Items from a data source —

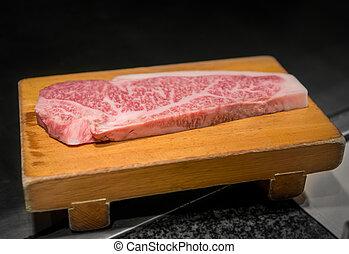 Kobe beef - Preparing Kobe beef, closeup view of steak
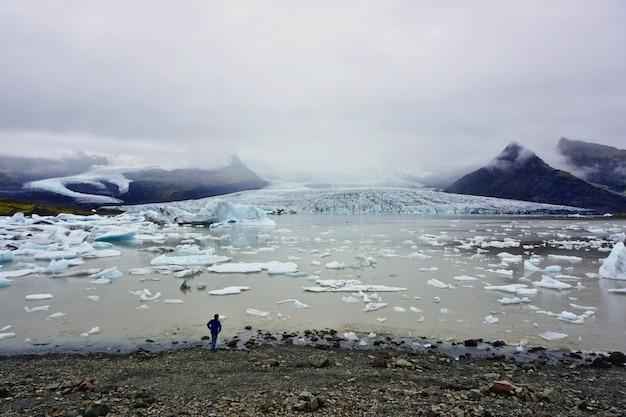 Homem solitário olha para o infinito na margem do glaciar fjallsarlon, islândia
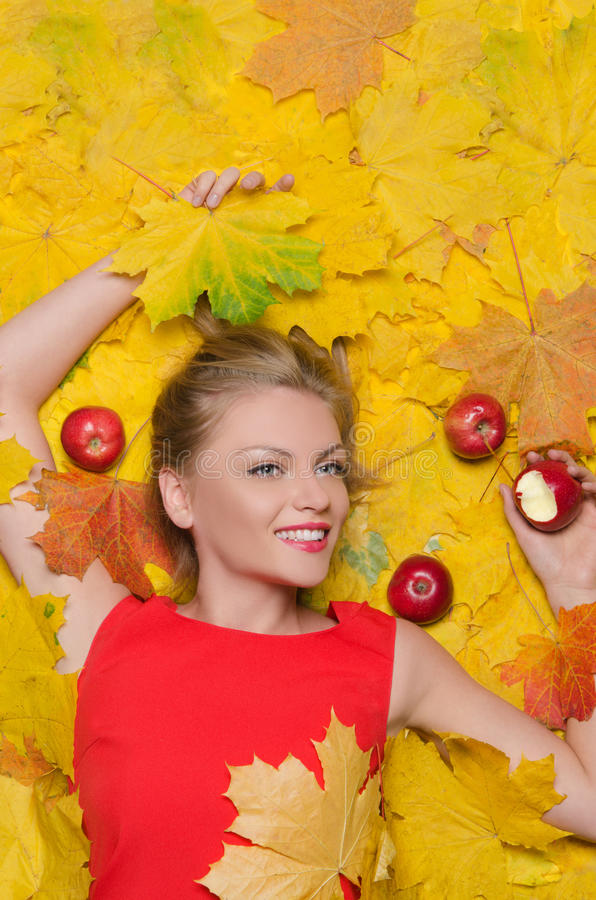 黄色叶子和苹果的美丽的妇女 免版税库存照片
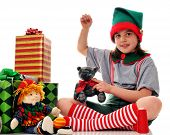 stock photo of knee-high socks  - An elf sewing a stuffed animal for Santa to give away on Christmas Eve - JPG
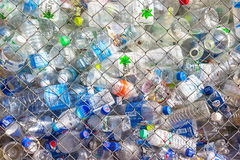 Plastic bottle in cage Royalty Free Stock Images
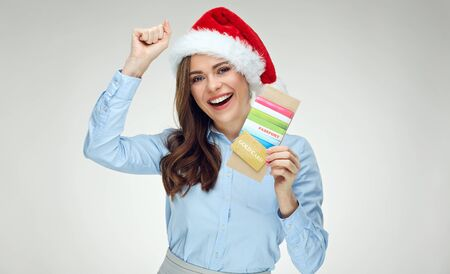 Happy businesswoman wearing Christmas Santa hat holding credit card with passport for successful travel. Isolated portrait.
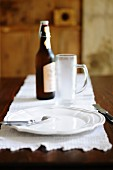 A place setting with a beer glass and bottle of beer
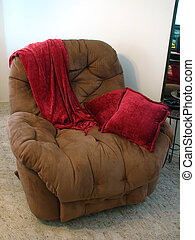 Recliner Chair - Shot of a brown recliner chair with a deep...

What needs to be done —
Pictures aside, reproduce every record exactly as it stands.

Written answer —
 Kobe beef - Preparing Kobe beef, closeup view of steak
 Homem solitário olha para o infinito na margem do glaciar fjallsarlon, islândia
 黄色叶子和苹果的美丽的妇女 免版税库存照片
 stock photo of knee-high socks  - An elf sewing a stuffed animal for Santa to give away on Christmas Eve - JPG
 Plastic bottle in cage Royalty Free Stock Images
 Happy businesswoman wearing Christmas Santa hat holding credit card with passport for successful travel. Isolated portrait.
 A place setting with a beer glass and bottle of beer
 Recliner Chair - Shot of a brown recliner chair with a deep...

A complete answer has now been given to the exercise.